L’effet global des recommandations du groupe de travail SCCM/EISCM de 2016 est l’élimination du concept de sepsis sans dysfonctionnement des organes, la redéfinition des critères cliniques pour identifier les véritables cas de sepsis et la redéfinition des critères cliniques pour le choc septique. Ceci est susceptible d’améliorer la précision de l’épidémiologie du sepsis et du codage hospitalier et peut améliorer les résultats.

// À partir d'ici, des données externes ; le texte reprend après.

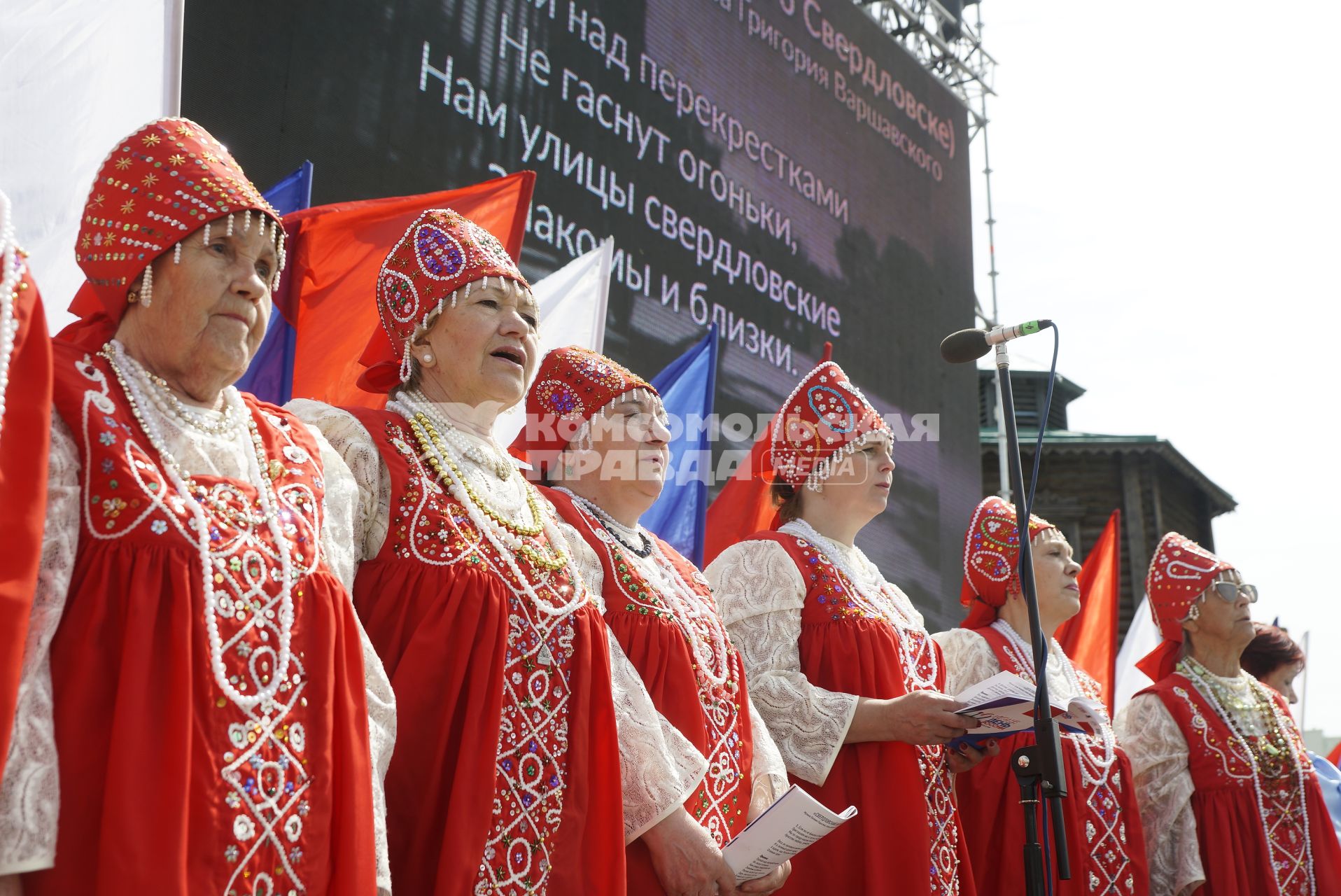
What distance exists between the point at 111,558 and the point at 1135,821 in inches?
127

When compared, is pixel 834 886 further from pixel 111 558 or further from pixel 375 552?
pixel 111 558

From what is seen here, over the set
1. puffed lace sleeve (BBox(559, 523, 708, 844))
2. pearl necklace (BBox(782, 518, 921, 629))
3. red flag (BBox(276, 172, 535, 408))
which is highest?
red flag (BBox(276, 172, 535, 408))

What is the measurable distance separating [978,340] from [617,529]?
1.04 meters

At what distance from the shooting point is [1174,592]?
445 centimetres

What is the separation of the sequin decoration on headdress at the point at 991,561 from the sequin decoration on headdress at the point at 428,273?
7.17ft

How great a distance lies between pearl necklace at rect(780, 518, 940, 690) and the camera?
3.21 metres

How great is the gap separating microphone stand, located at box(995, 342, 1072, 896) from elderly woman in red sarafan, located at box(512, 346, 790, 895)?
1.65ft

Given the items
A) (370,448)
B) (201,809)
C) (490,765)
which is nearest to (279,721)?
(201,809)

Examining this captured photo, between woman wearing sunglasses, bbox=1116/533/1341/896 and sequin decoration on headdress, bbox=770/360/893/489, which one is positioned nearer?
sequin decoration on headdress, bbox=770/360/893/489

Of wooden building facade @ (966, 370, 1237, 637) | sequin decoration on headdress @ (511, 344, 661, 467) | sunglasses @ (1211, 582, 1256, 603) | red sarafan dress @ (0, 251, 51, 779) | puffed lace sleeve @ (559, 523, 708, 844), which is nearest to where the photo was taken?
red sarafan dress @ (0, 251, 51, 779)

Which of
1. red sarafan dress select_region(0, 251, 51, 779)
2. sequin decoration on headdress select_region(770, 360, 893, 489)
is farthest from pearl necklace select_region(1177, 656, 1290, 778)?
red sarafan dress select_region(0, 251, 51, 779)

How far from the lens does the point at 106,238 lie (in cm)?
177

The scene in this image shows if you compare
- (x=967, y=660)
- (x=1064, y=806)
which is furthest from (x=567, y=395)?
(x=1064, y=806)

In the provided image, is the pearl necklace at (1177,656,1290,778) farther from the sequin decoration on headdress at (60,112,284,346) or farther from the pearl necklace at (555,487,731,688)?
the sequin decoration on headdress at (60,112,284,346)
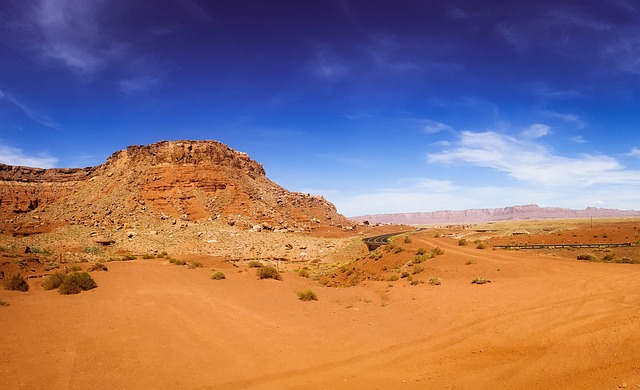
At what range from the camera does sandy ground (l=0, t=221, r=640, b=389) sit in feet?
21.4

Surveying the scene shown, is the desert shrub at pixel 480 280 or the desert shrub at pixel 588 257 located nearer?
the desert shrub at pixel 480 280

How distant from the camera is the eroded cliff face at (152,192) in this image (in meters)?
62.1

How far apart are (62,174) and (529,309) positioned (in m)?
95.3

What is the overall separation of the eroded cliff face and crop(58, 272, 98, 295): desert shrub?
149 feet

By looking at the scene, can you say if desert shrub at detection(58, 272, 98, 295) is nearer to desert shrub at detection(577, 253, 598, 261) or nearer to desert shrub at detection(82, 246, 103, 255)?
desert shrub at detection(577, 253, 598, 261)

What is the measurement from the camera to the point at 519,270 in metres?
16.9

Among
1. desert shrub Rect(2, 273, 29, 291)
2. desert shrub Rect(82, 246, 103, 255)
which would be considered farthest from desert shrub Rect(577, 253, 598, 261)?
desert shrub Rect(82, 246, 103, 255)

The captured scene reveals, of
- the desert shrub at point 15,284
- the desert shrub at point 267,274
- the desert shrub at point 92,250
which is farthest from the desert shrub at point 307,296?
the desert shrub at point 92,250

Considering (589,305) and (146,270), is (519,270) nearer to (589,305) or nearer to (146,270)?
(589,305)

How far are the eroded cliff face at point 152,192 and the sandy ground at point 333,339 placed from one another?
51.2 meters

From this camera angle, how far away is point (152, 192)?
217 ft

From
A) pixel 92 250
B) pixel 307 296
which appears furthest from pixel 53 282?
pixel 92 250

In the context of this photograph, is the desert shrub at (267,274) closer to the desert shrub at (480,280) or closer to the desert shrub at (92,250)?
the desert shrub at (480,280)

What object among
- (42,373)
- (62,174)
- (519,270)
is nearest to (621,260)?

L’introduction de la définition Sepsis-3 est encore relativement nouvelle dans la littérature des soins intensifs, mais étant donné la facilité de calcul du SOFA et la haute spécificité des scores SOFA/qSOFA, il est probable qu’elle soit adoptée comme définition consensuelle pour la recherche clinique future. Cependant, comme l’ont souligné Williams et al. (11), l’une des limites de la nouvelle définition est la faible sensibilité du système de notation qSOFA, ce qui exclut probablement son utilisation comme outil de dépistage du sepsis précoce, stade auquel le traitement est le plus efficace. Bien que le score SOFA soit le plus précis en matière de pronostic de la mortalité à l’hôpital, il n’est pas encore possible de déterminer clairement lequel des critères SIRS ou du score qSOFA est le plus précis en matière de pronostic de la mortalité. En outre, de nombreux établissements de soins de santé utilisent actuellement l’ancienne définition du sepsis dans le cadre du protocole des salles d’urgence et des unités de soins intensifs et la mise en œuvre des nouvelles recommandations nécessitera un financement pour faciliter la modification des protocoles et le recyclage des prestataires de soins de santé.